= WHAT TO DO =
- A) From the text on acne and the DUTCH test, reproduce the passage from "I frequently see" to "or blood testing?" word for word.
- B) In the text on acne and the DUTCH test, what is DUTCH short for?

= TEXT PASSAGE =
I frequently see patients who have struggled with acne since puberty and tried just about everything to get it under control without success. Quite often these patients are frustrated and feel like nothing will improve their skin but desperately want to get to the bottom of their chronic skin struggles. One of the most valuable tools I can offer these patients is the DUTCH test.
What is the DUTCH test?
The DUTCH test stands for Dried Urine Test for Comprehensive Hormones and is the gold standard when it comes to hormone testing. Not only does this test assess your hormone production but it also provides information about your adrenal function, melatonin, oxidative stress and hormone metabolites. This test is my preferred way to determine the underlying cause of persistent hormonal acne.
Why is the DUTCH test better than salivary or blood testing?

= DATA FOR ANALYSIS =
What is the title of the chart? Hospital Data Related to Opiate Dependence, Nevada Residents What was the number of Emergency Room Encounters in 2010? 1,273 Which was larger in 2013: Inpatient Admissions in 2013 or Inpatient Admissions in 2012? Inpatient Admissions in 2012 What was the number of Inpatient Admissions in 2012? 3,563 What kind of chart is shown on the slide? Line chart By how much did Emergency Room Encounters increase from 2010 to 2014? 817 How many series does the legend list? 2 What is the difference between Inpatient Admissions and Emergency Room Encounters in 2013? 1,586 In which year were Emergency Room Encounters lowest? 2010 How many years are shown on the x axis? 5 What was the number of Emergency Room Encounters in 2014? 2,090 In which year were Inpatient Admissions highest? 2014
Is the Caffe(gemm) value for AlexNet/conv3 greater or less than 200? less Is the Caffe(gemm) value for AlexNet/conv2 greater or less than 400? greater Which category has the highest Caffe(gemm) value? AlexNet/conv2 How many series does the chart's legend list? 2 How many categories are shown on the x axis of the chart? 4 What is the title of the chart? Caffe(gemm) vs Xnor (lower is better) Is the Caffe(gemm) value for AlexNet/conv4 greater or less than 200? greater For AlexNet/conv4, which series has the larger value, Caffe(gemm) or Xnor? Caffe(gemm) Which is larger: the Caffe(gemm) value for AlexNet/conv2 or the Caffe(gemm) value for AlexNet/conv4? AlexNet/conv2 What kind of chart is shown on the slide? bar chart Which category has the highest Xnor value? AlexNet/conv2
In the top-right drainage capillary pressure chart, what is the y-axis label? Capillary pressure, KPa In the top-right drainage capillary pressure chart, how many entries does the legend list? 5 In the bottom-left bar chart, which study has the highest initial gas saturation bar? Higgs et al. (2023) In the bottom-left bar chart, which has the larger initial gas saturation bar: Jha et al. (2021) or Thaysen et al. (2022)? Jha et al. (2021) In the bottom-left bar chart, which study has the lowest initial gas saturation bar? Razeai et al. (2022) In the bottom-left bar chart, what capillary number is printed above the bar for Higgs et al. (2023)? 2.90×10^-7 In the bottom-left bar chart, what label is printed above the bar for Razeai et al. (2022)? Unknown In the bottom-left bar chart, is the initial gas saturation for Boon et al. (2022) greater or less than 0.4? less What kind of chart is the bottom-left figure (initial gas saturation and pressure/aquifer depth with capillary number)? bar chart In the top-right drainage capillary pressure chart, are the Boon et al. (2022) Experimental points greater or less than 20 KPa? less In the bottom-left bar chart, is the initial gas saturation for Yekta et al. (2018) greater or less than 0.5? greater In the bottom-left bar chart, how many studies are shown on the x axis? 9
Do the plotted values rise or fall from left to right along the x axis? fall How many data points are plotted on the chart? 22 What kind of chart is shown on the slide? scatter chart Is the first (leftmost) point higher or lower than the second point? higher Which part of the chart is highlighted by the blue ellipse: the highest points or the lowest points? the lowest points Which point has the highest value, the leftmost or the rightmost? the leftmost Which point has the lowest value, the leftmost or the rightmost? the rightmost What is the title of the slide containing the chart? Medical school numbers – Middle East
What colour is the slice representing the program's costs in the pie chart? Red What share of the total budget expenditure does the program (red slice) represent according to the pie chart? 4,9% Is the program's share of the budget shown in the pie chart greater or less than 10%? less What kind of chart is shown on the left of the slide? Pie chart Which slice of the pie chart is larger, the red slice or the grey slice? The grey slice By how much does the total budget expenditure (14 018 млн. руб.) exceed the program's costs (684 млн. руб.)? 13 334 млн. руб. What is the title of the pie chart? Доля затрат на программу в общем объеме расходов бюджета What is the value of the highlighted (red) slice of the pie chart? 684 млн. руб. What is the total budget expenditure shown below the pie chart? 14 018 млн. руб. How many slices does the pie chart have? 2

= EXERCISE RESPONSES =
- A)
I frequently see patients who have struggled with acne since puberty and tried just about everything to get it under control without success. Quite often these patients are frustrated and feel like nothing will improve their skin but desperately want to get to the bottom of their chronic skin struggles. One of the most valuable tools I can offer these patients is the DUTCH test.
What is the DUTCH test?
The DUTCH test stands for Dried Urine Test for Comprehensive Hormones and is the gold standard when it comes to hormone testing. Not only does this test assess your hormone production but it also provides information about your adrenal function, melatonin, oxidative stress and hormone metabolites. This test is my preferred way to determine the underlying cause of persistent hormonal acne.
Why is the DUTCH test better than salivary or blood testing?

- B) Dried Urine Test for Comprehensive Hormones